DIRECTIONS: Leaving out every picture, copy the lines of the material below exactly, from the line containing "sulle derivazioni va" through the line containing "Rozložení frekvence jiné".

EXTRACTED MATERIAL:
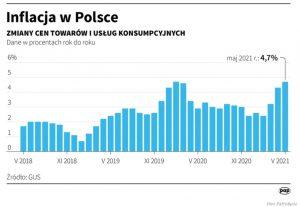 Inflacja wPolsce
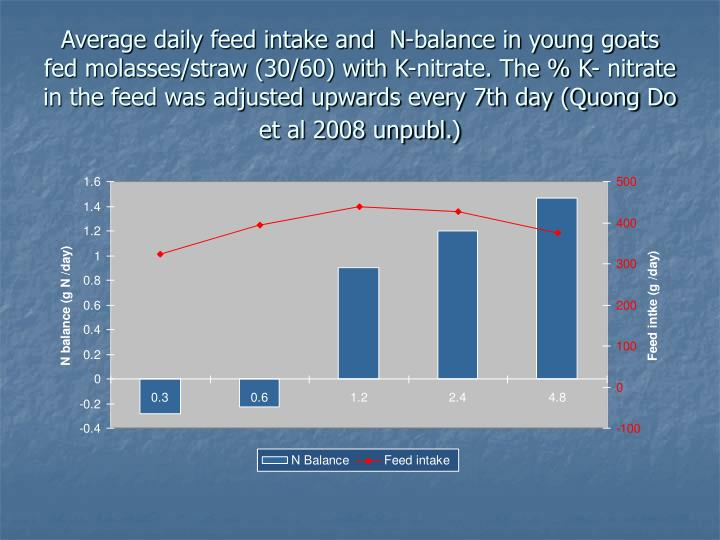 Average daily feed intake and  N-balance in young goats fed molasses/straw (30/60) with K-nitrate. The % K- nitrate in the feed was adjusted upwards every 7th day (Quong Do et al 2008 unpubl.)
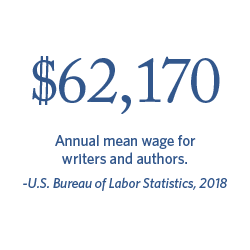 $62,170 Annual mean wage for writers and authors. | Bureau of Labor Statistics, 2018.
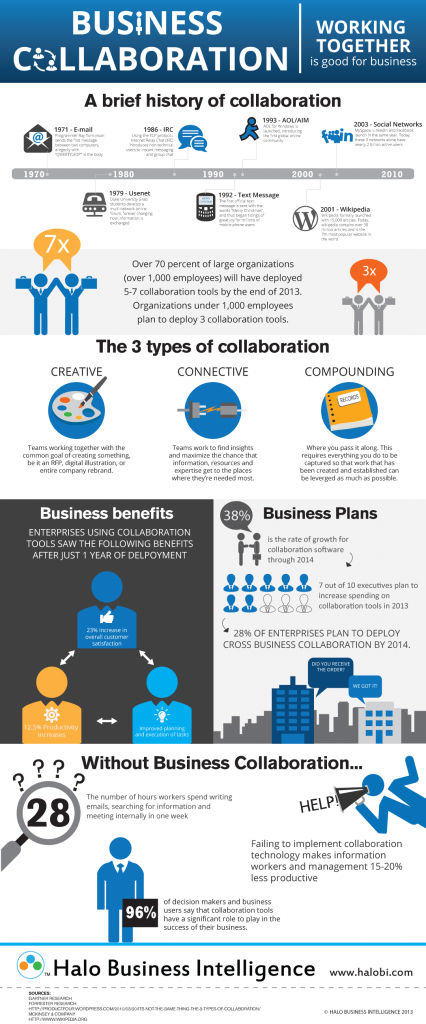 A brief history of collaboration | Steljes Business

--

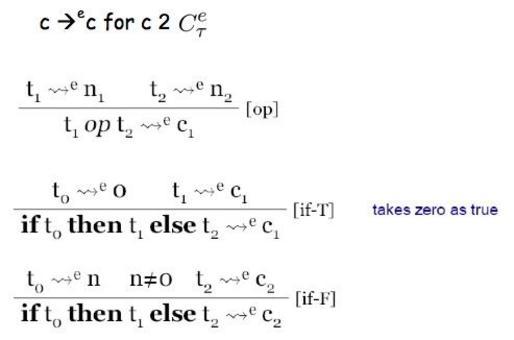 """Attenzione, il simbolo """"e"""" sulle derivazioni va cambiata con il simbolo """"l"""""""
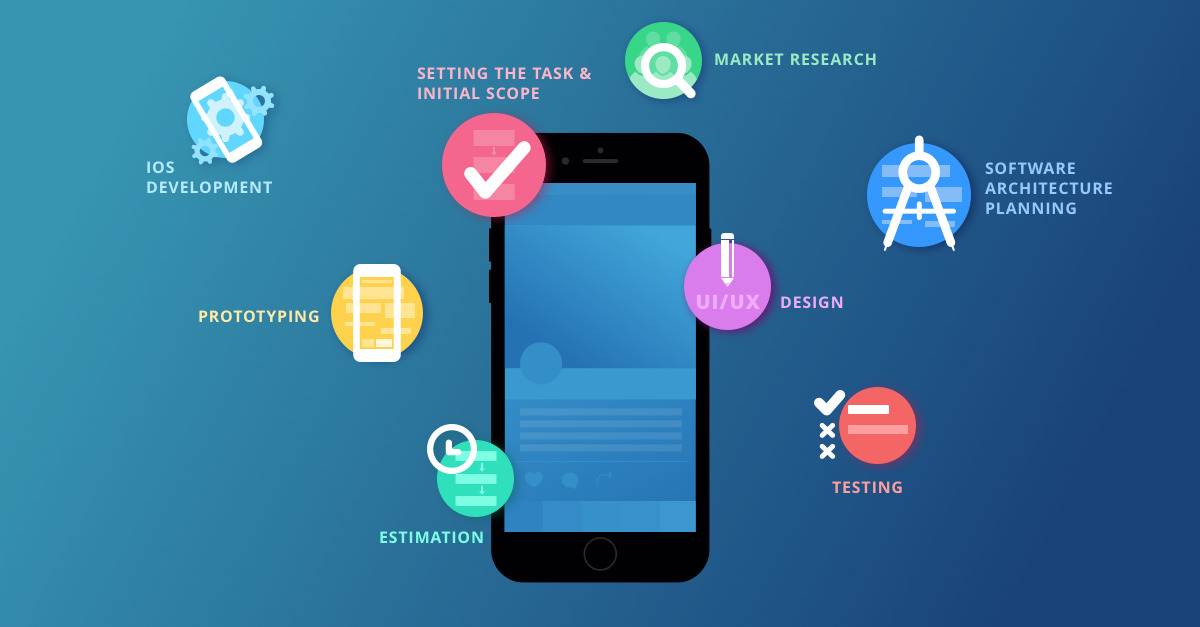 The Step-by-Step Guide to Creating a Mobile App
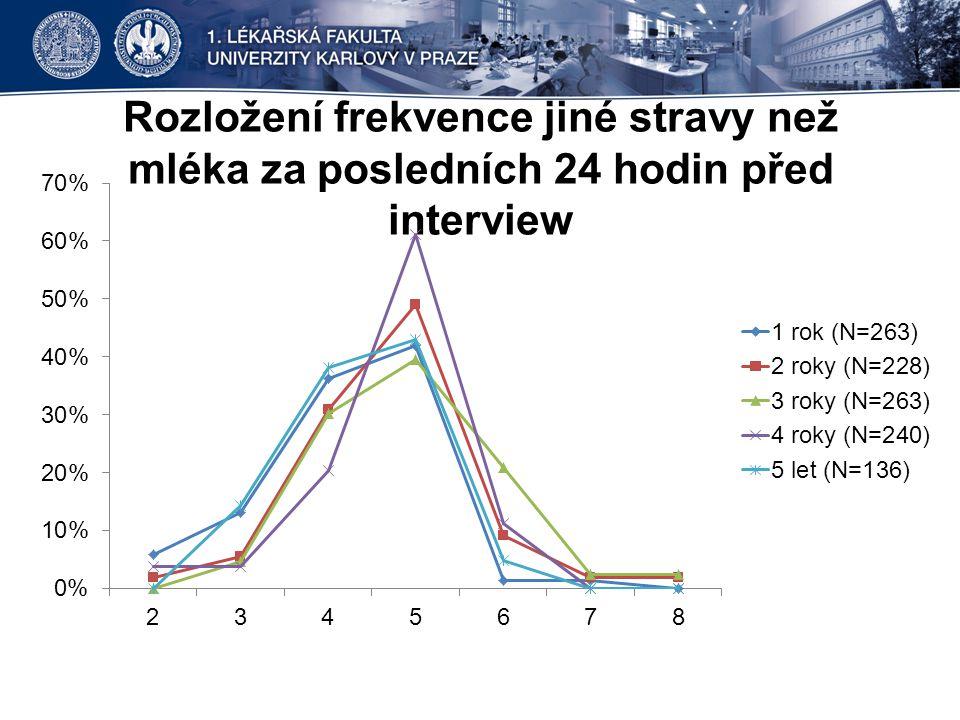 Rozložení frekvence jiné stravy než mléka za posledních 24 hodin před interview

ANSWER AREA:
 """Attenzione, il simbolo """"e"""" sulle derivazioni va cambiata con il simbolo """"l"""""""
 The Step-by-Step Guide to Creating a Mobile App
 Rozložení frekvence jiné stravy než mléka za posledních 24 hodin před interview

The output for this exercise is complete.